Recorrer, por tanto, paso a paso, la historia de la Hermandad es recorrer la primera historia de La Isla que fue verdaderamente trepidante.
En muy pocos años, desde 1750 a 1769 La Isla pasa de los ochocientos vecinos a casi los veinticuatro mil. ¿Qué ha pasado? Que La Isla de León se convierte en el exponente más claro de la filosofía que alumbra el Siglo de las Luces: el arte y la industria para remediar las carencias de la naturaleza.
Pero hace falta conocer de dónde partimos.
Sobre La Isla, desde Felipe IV, en 1651, pesaba una prohibición expresa de que en su solar no se hiciese poblado, “con pena de perdimiento de casas a sus dueños y de galeras a los alarifes que las fabricasen”; prohibición que después mantuvo Carlos II, en 1695, y que el propio Felipe V confirma en 1731 y el mismo Consejo de Castilla, en 1743, decretando las mismas penas. La Isla de León vive bajo el peso indudable de Cádiz y su influencia en la Corte. Las razones hay que buscarlas en el temor de la capital a que en sus mismas puertas se instale un núcleo importante de población, ya que al ser éste el único paso por tierra, no sólo por el derecho natural de alimentarse primero, sino porque los traficantes se excusarían del coste y tiempo de seis leguas de viaje, tres de ida y tres de vuelta, Cádiz no podía ver con buenos ojos ni que en La Isla se asentase un contingente importante de población, ni que se confirmase el proyecto de trasladar aquí el Cuerpo de Marina, por la pérdida de sueldos que ello significaría, por la devaluación de su catastro y porque irremediablemente decaería su comercio, lo cual ocasionaría —aducen astutamente— un grave perjuicio a las fundaciones de obras pías. Visto desde la perspectiva de hoy, aparte de esas razones que parecen bien fundamentadas, la íntima raíz de todo puede que estuviera en que ya La Isla no seguiría siendo solar exclusivo para retiro y recreo de los hacendados de Cádiz, esto es, de los que decidían, que se verían privados de este desahogo para reparar sus fatigados ánimos, alterados por los afanes de sus ocupaciones y tratos mercantiles.

________________________

Reto 1 -
Según el texto citado, ¿cuántos vecinos llegó a tener casi La Isla en 1769?
Reto 2 -
Edita el pasaje del texto citado que va desde "Recorrer, por tanto, paso" hasta "de la naturaleza.", ambos incluidos, y pon "agitada" en lugar de "trepidante".
El material no tiene nada que ver con esto.

Datos disponibles -

________________________

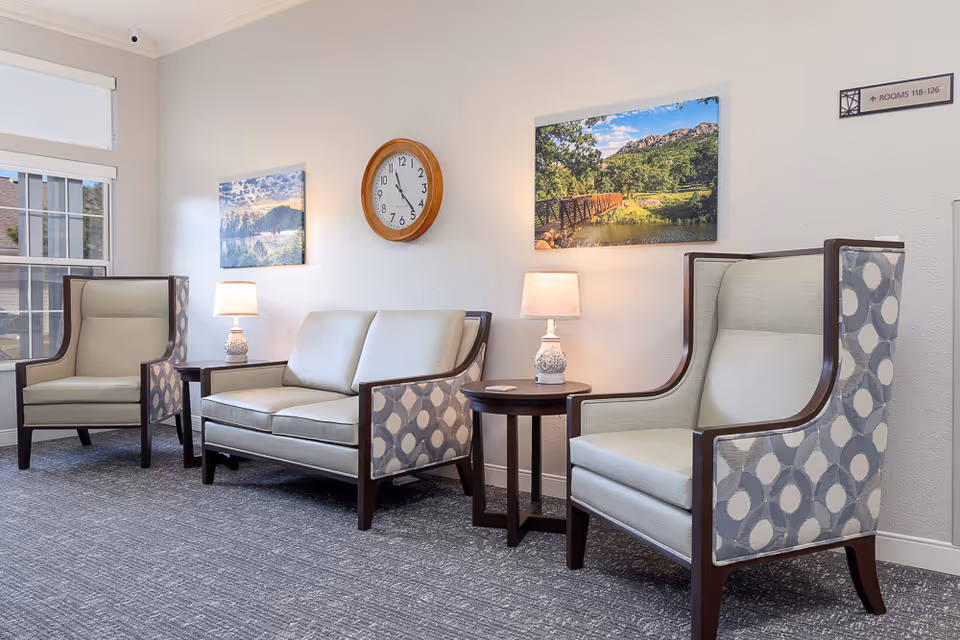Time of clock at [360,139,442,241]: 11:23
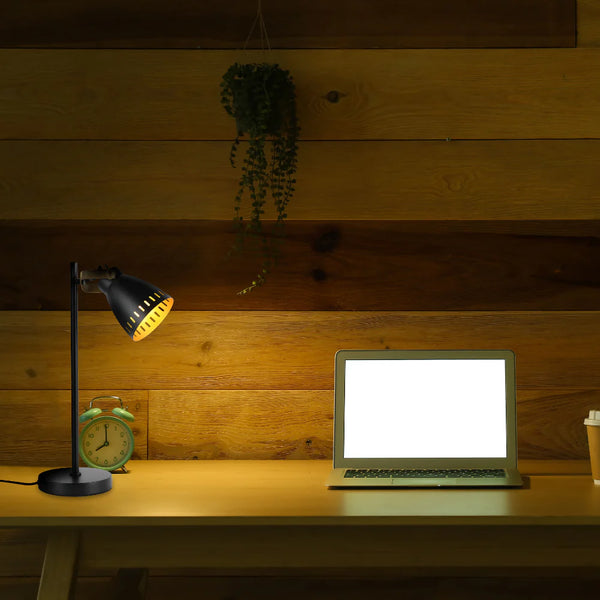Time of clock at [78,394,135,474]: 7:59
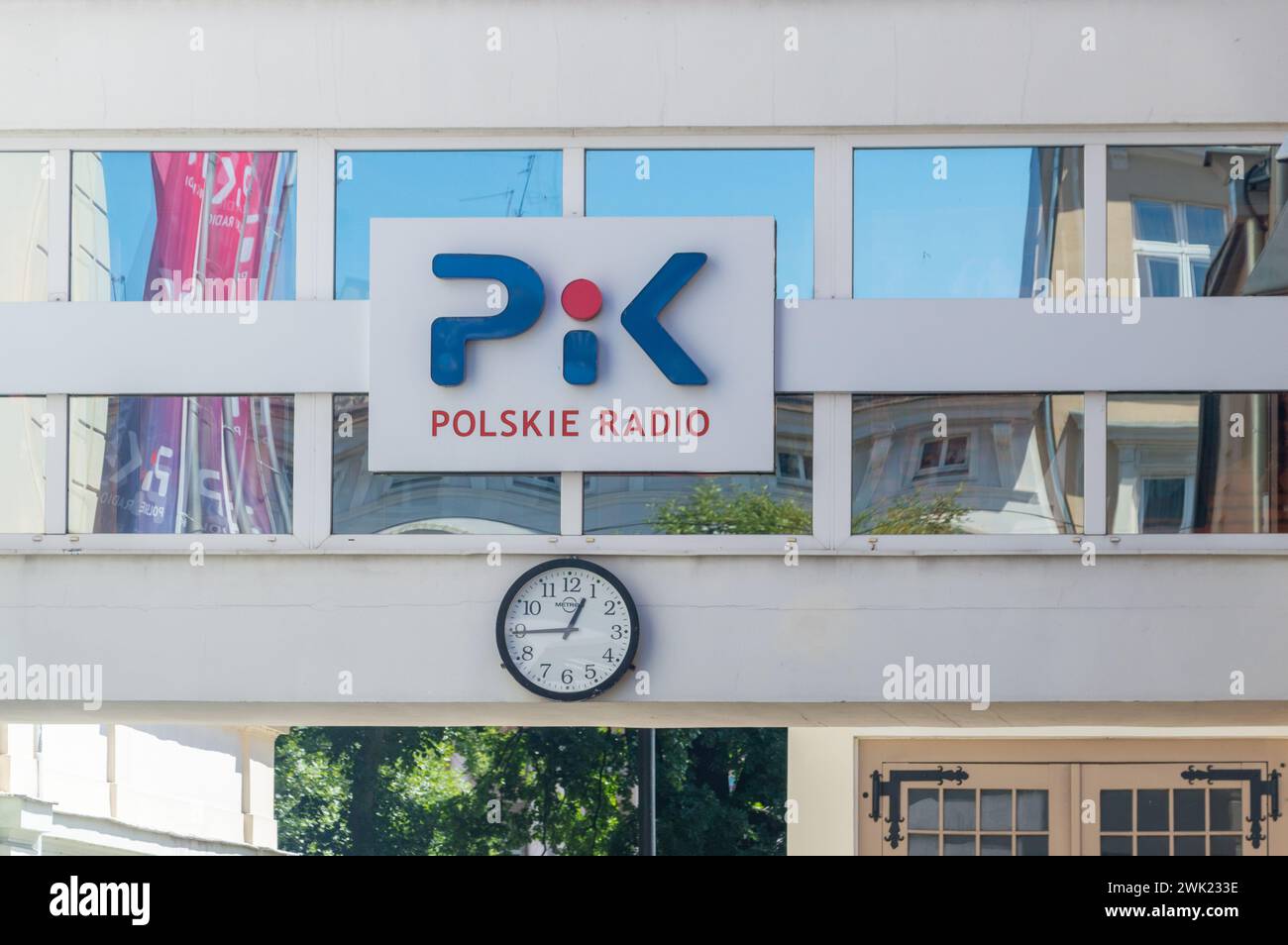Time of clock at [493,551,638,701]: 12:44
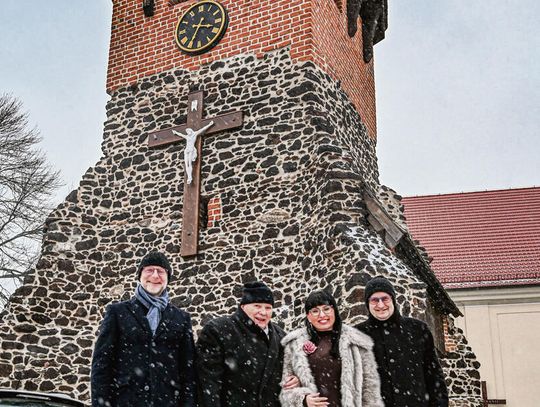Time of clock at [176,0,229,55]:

________________________

Solución escrita 1 -
Casi veinticuatro mil.

Solución escrita 2 -
Recorrer, por tanto, paso a paso, la historia de la Hermandad es recorrer la primera historia de La Isla que fue verdaderamente agitada.
En muy pocos años, desde 1750 a 1769 La Isla pasa de los ochocientos vecinos a casi los veinticuatro mil. ¿Qué ha pasado? Que La Isla de León se convierte en el exponente más claro de la filosofía que alumbra el Siglo de las Luces: el arte y la industria para remediar las carencias de la naturaleza.